È accaduto la scorsa notte in Via degli Olmi dove – per ragioni ancora del tutto da chiarire – il giovane, al culmine di una lite, ha ferito con un coltello da cucina la compagna convivente 27enne ferendola con diversi fendenti.
A dare l’allarme sono stati alcuni vicini che, udite le urla della donna, hanno fatto intervenire i Carabinieri della Stazione di Lanuvio e della Compagnia di Velletri che hanno bloccato il ragazzo.
La 27enne è stata trasportata in codice rosso in ospedale dove si trova ora ricoverata in rianimazione.
Il ragazzo l’avrebbe colpita con diverse coltellate all’addome e alla schiena.
La donna è stata sottoposta a un delicato intervento ed è in pericolo di vita.
Il 22enne è stato arrestato dai Carabinieri con l’accusa di tentato omicidio ed è stato associato alla Casa Circondariale di Velletri, a disposizione della Procura di Velletri.
Da indiscrezioni sembra che il 22enne da alcuni giorni fosse molto turbato per la perdita di un parente.
Così, in una nota, Eleonora Mattia, Presidente della IX Commissione del Consiglio regionale del Lazio:
Il femminicidio sfiorato nella notte a Lanuvio è sintomo di un problema strutturale che abbiamo evidenziato più volte come Regione Lazio e come coordinamento delle donne democratiche a livello nazionale.

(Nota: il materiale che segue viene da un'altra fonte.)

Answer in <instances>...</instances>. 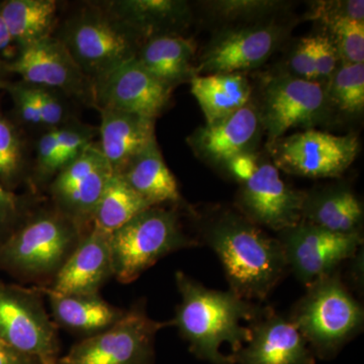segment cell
I'll return each mask as SVG.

In un villino nella Provincia di Roma un ragazzo di 22 anni ha accoltellato, a seguito di una lite per futili motivi, la compagna 27 enne. Lei, subito operata, si trova al momento in terapia intensiva ad Anzio, in gravissime condizioni. Per lui arresti cautelari presso il carcere di Velletri.
Se quotidianamente ci impegniamo nella lotta alla violenza contro le donne, la situazione emergenziale in cui ci troviamo impone uno sguardo di genere anche sulla permanenza domiciliare forzata. Non per tutte la casa è un luogo sicuro, ma può trasformarsi in trappola da cui è difficile uscire e chiedere aiuto. Costantemente sotto stress e sotto controllo, i comportamenti violenti si acuiscono, aumentano i rischi e diminuiscono le possibilità di trovare rifugio e chiedere aiuto.
Per questo sia a livello regionale che nazionale abbiamo deciso di potenziare i servizi antiviolenza, affiancando al 1522, numero sempre attivo, anche un servizio via app, scaricabile gratuitamente su tutti gli smartphone. Tramite questi due strumenti è possibile entrare in sicurezza a contatto con operatorici dei centri antiviolenza e chiedere aiuto.
Mi stringo forte alla famiglia della giovane donna di Lanuvio e le faccio i miei auguri, sono con lei e con tutte le donne ancora più in pericolo in questo momento di particolare difficoltà.”
Cosi, in una nota, Eleonora Mattia, Presidente della IX Commissione del Consiglio regionale del Lazio.